
  3. Pingback: Two weeks down, Nano Poblano, time to hop in and volunteer | markbialczak

    • I do have a NOOK (the Barnes and Noble version of Kindle) and I do buy a lot of books with it. But I still buy paper books as well. The NOOK is great for travelling and for immediate gratification when wanting to buy a book. (This is both good and bad!)

      Thanks for stopping by and following me!

  4. Thanks for the follow and I shall return the favor. Love “My mountains of books partially make up for the flat lands in which I reside”, you clever girl you. Look forward to hanging out with you.

  5. Thanks for taking the time to check out my blog and for the follow. I’m usually much more active, but I’ve been rather ill, lately. Hoping to get back to it soon. I look forward to following your interesting blog. Hope your day was a good one.:)

  6. Hello Debra, Thanks so much for following ‘From Ethiopia, with love’ we really appreciate it and it’s introduced me to your blog which is fascinating. As we packed for the move to Ethiopia we included picture books and stories for our girls but didn’t have room for any books for the grown ups in the family. We’re now getting e-books when we can and your site will certainly prompt a few new selections I’m sure. All the very best, Salli

  7. As a former resident of South Dakota and Minnesota, I completely understand your “escape” through literature. When I was too poor to buy books, the library was my haven and saved my sanity for seven winters. The rest of the year I spent outdoors reading. I feel fortunate to have found your blog hope that you will follow me, as well, so that I can read many more of your posts.

    • Thanks for visiting my blog, Patricia. It’s nice to connect with fellow Midwesterners/English professors! I have indeed started following your blog and look forward to reading it! Keep in touch.

**Records provided:**
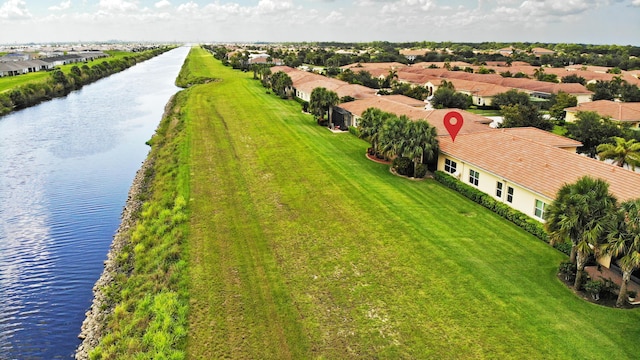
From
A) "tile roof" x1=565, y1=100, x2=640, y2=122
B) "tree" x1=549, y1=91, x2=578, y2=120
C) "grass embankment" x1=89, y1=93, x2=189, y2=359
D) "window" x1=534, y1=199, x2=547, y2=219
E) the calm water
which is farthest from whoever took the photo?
"tree" x1=549, y1=91, x2=578, y2=120

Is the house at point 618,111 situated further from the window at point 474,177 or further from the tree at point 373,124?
the window at point 474,177

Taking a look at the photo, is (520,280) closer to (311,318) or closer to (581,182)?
(581,182)

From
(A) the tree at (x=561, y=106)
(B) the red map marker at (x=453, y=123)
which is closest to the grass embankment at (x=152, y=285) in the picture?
(B) the red map marker at (x=453, y=123)

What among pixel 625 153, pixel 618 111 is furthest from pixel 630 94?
pixel 625 153

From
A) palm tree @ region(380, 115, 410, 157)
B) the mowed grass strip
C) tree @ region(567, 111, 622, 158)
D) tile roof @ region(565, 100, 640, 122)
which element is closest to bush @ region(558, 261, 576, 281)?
the mowed grass strip

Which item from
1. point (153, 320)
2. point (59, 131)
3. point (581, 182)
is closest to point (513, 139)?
point (581, 182)

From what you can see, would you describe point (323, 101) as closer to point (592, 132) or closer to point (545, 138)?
point (545, 138)

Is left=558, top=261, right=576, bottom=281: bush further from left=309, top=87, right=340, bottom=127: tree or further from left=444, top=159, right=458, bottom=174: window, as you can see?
left=309, top=87, right=340, bottom=127: tree
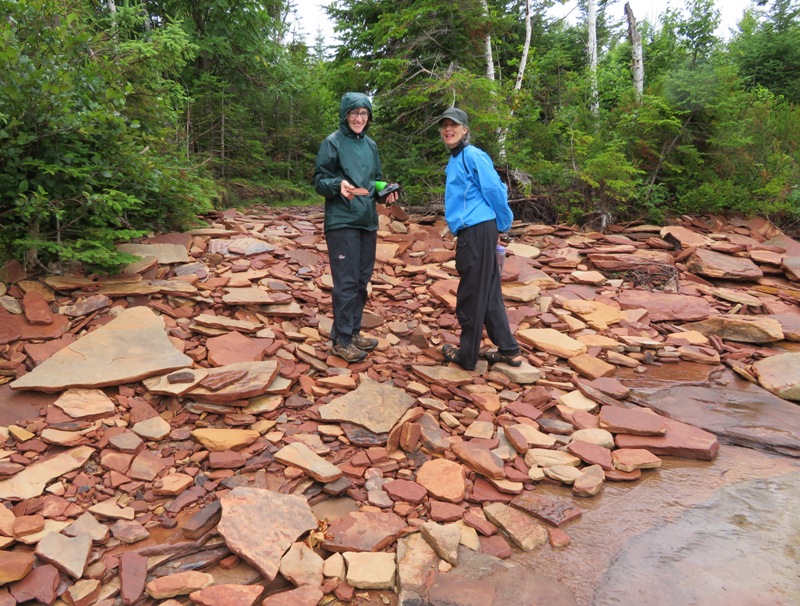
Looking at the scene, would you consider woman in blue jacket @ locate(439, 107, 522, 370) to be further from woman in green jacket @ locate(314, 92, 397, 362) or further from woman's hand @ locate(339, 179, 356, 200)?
woman's hand @ locate(339, 179, 356, 200)

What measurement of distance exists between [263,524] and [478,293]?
98.1 inches

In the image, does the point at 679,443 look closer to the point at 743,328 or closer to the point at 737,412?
the point at 737,412

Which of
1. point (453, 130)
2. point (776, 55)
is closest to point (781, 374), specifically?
point (453, 130)

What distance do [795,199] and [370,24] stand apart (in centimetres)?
877

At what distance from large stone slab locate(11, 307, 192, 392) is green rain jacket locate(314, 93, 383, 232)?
69.2 inches

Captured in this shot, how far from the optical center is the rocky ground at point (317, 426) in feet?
8.14

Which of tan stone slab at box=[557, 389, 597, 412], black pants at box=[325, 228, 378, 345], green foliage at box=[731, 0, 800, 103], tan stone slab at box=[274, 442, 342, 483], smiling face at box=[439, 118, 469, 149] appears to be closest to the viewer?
tan stone slab at box=[274, 442, 342, 483]

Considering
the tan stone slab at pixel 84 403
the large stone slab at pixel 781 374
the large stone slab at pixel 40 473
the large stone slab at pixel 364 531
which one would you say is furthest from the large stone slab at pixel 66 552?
the large stone slab at pixel 781 374

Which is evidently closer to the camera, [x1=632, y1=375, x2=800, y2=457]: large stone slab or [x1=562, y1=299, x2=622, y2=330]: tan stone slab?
[x1=632, y1=375, x2=800, y2=457]: large stone slab

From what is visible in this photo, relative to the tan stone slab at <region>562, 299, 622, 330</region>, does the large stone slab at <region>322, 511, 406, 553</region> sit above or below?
below

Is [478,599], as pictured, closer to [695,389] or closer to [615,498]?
[615,498]

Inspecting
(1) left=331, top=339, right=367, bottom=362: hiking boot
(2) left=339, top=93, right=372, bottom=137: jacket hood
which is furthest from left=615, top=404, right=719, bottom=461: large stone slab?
(2) left=339, top=93, right=372, bottom=137: jacket hood

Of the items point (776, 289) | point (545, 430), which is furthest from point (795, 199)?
point (545, 430)

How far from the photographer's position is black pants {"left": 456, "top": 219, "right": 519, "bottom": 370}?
13.7 ft
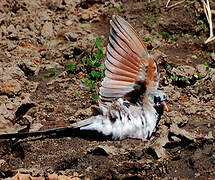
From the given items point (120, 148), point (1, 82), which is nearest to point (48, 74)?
→ point (1, 82)

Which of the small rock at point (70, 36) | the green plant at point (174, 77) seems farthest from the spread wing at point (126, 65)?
the small rock at point (70, 36)

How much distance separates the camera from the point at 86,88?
431cm

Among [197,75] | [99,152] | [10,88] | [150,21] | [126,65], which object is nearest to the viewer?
[99,152]

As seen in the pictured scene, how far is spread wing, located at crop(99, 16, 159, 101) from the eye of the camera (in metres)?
3.73

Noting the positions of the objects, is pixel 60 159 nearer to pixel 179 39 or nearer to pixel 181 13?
pixel 179 39

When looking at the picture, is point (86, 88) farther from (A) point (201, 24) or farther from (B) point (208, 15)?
(B) point (208, 15)

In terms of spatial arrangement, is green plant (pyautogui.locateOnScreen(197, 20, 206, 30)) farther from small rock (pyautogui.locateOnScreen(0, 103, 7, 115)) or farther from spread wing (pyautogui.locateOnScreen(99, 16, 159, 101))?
small rock (pyautogui.locateOnScreen(0, 103, 7, 115))

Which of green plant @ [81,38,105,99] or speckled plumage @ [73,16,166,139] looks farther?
green plant @ [81,38,105,99]

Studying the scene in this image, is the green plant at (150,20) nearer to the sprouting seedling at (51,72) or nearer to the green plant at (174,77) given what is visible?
the green plant at (174,77)

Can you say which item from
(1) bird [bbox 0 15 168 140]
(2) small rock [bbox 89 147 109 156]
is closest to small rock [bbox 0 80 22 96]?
(1) bird [bbox 0 15 168 140]

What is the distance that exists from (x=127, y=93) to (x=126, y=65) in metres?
0.26

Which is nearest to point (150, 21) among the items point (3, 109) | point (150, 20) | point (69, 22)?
point (150, 20)

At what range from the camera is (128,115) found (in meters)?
3.72

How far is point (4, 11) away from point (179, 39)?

**Directions:** Continue the comment thread from the book blog, starting right after its last reply.

**Answer to this problem:**
      • Indeed, my life would have been impoverished if it hadn’t been for the Bookmobile which visited our school once a week where I discovered Nancy Drew, Anne of Green Gables, and many other adventurers . Students were sent down one at a time. Looking back and seeing myself as a child standing in that darkened bookmobile parked on the playground, I can still feel the awe, the mystery, the solemnity, the sacredness of being surrounded by books and holding their treasures; to walk home with my new library book began a journey and a mission that continues six decades later.

      • I don’t remember a bookmobile in my childhood, but we did have an actual library! I loved going there so much that my mother complained that I always had my “nose stuck in a book.” I still do.

  8. Debra, Your Sub-Saharan tale could also be the Moroccan tale, especially in its souks. You captured the walk of the alien encounter. In less than five steps or two steps bemused discomfort followed by the search for safety replaces cultural intrigue.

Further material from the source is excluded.